■ Requirement ■
Rewrite the following lines so that every "greater or less than" becomes "above or below", keeping all other text the same.

──────── Provided records

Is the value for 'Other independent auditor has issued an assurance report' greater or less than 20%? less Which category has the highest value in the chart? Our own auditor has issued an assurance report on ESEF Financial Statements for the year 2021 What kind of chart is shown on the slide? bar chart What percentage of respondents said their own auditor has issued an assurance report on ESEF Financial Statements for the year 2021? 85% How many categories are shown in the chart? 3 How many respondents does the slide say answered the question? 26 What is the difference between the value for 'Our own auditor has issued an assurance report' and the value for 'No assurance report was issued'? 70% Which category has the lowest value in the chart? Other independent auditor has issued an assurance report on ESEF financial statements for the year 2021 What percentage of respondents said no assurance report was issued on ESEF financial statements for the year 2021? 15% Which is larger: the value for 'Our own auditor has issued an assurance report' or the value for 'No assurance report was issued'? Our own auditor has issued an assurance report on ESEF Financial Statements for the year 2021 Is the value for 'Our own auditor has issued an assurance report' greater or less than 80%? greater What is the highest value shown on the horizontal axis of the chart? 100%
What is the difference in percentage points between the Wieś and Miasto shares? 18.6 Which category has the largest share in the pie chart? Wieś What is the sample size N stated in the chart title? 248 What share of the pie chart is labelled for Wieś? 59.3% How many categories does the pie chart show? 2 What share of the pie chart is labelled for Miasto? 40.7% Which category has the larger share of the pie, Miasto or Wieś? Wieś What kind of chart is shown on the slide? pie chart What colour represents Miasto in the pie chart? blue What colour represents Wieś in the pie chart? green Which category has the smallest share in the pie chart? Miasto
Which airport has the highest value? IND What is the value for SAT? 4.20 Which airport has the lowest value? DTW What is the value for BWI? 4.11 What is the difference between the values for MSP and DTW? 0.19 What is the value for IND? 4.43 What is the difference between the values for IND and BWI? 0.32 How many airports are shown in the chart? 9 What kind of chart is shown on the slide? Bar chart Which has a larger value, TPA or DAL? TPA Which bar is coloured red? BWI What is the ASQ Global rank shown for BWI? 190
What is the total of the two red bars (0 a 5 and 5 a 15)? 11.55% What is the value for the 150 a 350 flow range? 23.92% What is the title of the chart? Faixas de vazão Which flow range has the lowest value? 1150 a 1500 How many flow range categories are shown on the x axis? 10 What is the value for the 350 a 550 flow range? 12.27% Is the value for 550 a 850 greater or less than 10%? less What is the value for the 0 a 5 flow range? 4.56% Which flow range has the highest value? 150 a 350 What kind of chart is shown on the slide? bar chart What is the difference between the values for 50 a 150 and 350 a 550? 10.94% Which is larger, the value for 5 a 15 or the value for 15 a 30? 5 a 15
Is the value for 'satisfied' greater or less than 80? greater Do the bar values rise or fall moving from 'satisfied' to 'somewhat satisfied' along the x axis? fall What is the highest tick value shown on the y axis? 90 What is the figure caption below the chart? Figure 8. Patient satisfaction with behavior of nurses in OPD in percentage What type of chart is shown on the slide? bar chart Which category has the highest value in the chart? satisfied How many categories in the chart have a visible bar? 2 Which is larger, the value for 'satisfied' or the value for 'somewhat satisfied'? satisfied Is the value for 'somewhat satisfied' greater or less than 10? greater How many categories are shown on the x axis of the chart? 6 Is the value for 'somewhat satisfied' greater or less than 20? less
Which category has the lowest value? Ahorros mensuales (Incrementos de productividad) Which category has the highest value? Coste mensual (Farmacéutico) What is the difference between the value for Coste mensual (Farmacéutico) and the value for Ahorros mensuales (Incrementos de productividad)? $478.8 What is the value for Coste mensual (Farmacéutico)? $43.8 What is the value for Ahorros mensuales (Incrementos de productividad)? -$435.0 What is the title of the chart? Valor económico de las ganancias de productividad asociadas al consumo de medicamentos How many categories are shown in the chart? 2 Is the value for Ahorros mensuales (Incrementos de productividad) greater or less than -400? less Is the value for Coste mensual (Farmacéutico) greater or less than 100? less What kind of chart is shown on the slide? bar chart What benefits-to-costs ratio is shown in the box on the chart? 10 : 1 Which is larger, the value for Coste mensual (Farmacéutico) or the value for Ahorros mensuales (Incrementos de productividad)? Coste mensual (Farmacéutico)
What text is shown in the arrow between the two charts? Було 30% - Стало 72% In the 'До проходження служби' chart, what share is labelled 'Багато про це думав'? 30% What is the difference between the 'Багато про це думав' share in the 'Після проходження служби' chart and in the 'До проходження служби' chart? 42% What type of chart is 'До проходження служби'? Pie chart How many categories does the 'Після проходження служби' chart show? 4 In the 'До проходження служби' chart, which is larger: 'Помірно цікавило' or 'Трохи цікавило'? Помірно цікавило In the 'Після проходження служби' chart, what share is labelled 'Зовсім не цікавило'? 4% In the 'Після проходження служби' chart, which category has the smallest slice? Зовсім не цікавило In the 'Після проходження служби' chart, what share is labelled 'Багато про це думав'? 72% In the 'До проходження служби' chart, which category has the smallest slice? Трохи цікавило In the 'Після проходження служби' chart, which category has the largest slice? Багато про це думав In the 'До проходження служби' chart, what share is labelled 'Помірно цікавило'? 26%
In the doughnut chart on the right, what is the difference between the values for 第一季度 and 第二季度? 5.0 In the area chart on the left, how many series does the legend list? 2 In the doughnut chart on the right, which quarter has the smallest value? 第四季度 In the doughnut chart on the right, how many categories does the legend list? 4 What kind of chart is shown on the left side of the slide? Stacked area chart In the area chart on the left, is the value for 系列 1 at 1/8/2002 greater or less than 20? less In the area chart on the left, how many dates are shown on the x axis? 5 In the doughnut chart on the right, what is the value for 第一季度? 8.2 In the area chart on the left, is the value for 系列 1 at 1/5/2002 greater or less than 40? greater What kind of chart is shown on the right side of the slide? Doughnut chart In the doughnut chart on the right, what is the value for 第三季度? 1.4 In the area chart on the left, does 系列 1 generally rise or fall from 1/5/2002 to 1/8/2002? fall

────────────────

■ Solution to this exercise ■
Is the value for 'Other independent auditor has issued an assurance report' above or below 20%? less Which category has the highest value in the chart? Our own auditor has issued an assurance report on ESEF Financial Statements for the year 2021 What kind of chart is shown on the slide? bar chart What percentage of respondents said their own auditor has issued an assurance report on ESEF Financial Statements for the year 2021? 85% How many categories are shown in the chart? 3 How many respondents does the slide say answered the question? 26 What is the difference between the value for 'Our own auditor has issued an assurance report' and the value for 'No assurance report was issued'? 70% Which category has the lowest value in the chart? Other independent auditor has issued an assurance report on ESEF financial statements for the year 2021 What percentage of respondents said no assurance report was issued on ESEF financial statements for the year 2021? 15% Which is larger: the value for 'Our own auditor has issued an assurance report' or the value for 'No assurance report was issued'? Our own auditor has issued an assurance report on ESEF Financial Statements for the year 2021 Is the value for 'Our own auditor has issued an assurance report' above or below 80%? greater What is the highest value shown on the horizontal axis of the chart? 100%
What is the difference in percentage points between the Wieś and Miasto shares? 18.6 Which category has the largest share in the pie chart? Wieś What is the sample size N stated in the chart title? 248 What share of the pie chart is labelled for Wieś? 59.3% How many categories does the pie chart show? 2 What share of the pie chart is labelled for Miasto? 40.7% Which category has the larger share of the pie, Miasto or Wieś? Wieś What kind of chart is shown on the slide? pie chart What colour represents Miasto in the pie chart? blue What colour represents Wieś in the pie chart? green Which category has the smallest share in the pie chart? Miasto
Which airport has the highest value? IND What is the value for SAT? 4.20 Which airport has the lowest value? DTW What is the value for BWI? 4.11 What is the difference between the values for MSP and DTW? 0.19 What is the value for IND? 4.43 What is the difference between the values for IND and BWI? 0.32 How many airports are shown in the chart? 9 What kind of chart is shown on the slide? Bar chart Which has a larger value, TPA or DAL? TPA Which bar is coloured red? BWI What is the ASQ Global rank shown for BWI? 190
What is the total of the two red bars (0 a 5 and 5 a 15)? 11.55% What is the value for the 150 a 350 flow range? 23.92% What is the title of the chart? Faixas de vazão Which flow range has the lowest value? 1150 a 1500 How many flow range categories are shown on the x axis? 10 What is the value for the 350 a 550 flow range? 12.27% Is the value for 550 a 850 above or below 10%? less What is the value for the 0 a 5 flow range? 4.56% Which flow range has the highest value? 150 a 350 What kind of chart is shown on the slide? bar chart What is the difference between the values for 50 a 150 and 350 a 550? 10.94% Which is larger, the value for 5 a 15 or the value for 15 a 30? 5 a 15
Is the value for 'satisfied' above or below 80? greater Do the bar values rise or fall moving from 'satisfied' to 'somewhat satisfied' along the x axis? fall What is the highest tick value shown on the y axis? 90 What is the figure caption below the chart? Figure 8. Patient satisfaction with behavior of nurses in OPD in percentage What type of chart is shown on the slide? bar chart Which category has the highest value in the chart? satisfied How many categories in the chart have a visible bar? 2 Which is larger, the value for 'satisfied' or the value for 'somewhat satisfied'? satisfied Is the value for 'somewhat satisfied' above or below 10? greater How many categories are shown on the x axis of the chart? 6 Is the value for 'somewhat satisfied' above or below 20? less
Which category has the lowest value? Ahorros mensuales (Incrementos de productividad) Which category has the highest value? Coste mensual (Farmacéutico) What is the difference between the value for Coste mensual (Farmacéutico) and the value for Ahorros mensuales (Incrementos de productividad)? $478.8 What is the value for Coste mensual (Farmacéutico)? $43.8 What is the value for Ahorros mensuales (Incrementos de productividad)? -$435.0 What is the title of the chart? Valor económico de las ganancias de productividad asociadas al consumo de medicamentos How many categories are shown in the chart? 2 Is the value for Ahorros mensuales (Incrementos de productividad) above or below -400? less Is the value for Coste mensual (Farmacéutico) above or below 100? less What kind of chart is shown on the slide? bar chart What benefits-to-costs ratio is shown in the box on the chart? 10 : 1 Which is larger, the value for Coste mensual (Farmacéutico) or the value for Ahorros mensuales (Incrementos de productividad)? Coste mensual (Farmacéutico)
What text is shown in the arrow between the two charts? Було 30% - Стало 72% In the 'До проходження служби' chart, what share is labelled 'Багато про це думав'? 30% What is the difference between the 'Багато про це думав' share in the 'Після проходження служби' chart and in the 'До проходження служби' chart? 42% What type of chart is 'До проходження служби'? Pie chart How many categories does the 'Після проходження служби' chart show? 4 In the 'До проходження служби' chart, which is larger: 'Помірно цікавило' or 'Трохи цікавило'? Помірно цікавило In the 'Після проходження служби' chart, what share is labelled 'Зовсім не цікавило'? 4% In the 'Після проходження служби' chart, which category has the smallest slice? Зовсім не цікавило In the 'Після проходження служби' chart, what share is labelled 'Багато про це думав'? 72% In the 'До проходження служби' chart, which category has the smallest slice? Трохи цікавило In the 'Після проходження служби' chart, which category has the largest slice? Багато про це думав In the 'До проходження служби' chart, what share is labelled 'Помірно цікавило'? 26%
In the doughnut chart on the right, what is the difference between the values for 第一季度 and 第二季度? 5.0 In the area chart on the left, how many series does the legend list? 2 In the doughnut chart on the right, which quarter has the smallest value? 第四季度 In the doughnut chart on the right, how many categories does the legend list? 4 What kind of chart is shown on the left side of the slide? Stacked area chart In the area chart on the left, is the value for 系列 1 at 1/8/2002 above or below 20? less In the area chart on the left, how many dates are shown on the x axis? 5 In the doughnut chart on the right, what is the value for 第一季度? 8.2 In the area chart on the left, is the value for 系列 1 at 1/5/2002 above or below 40? greater What kind of chart is shown on the right side of the slide? Doughnut chart In the doughnut chart on the right, what is the value for 第三季度? 1.4 In the area chart on the left, does 系列 1 generally rise or fall from 1/5/2002 to 1/8/2002? fall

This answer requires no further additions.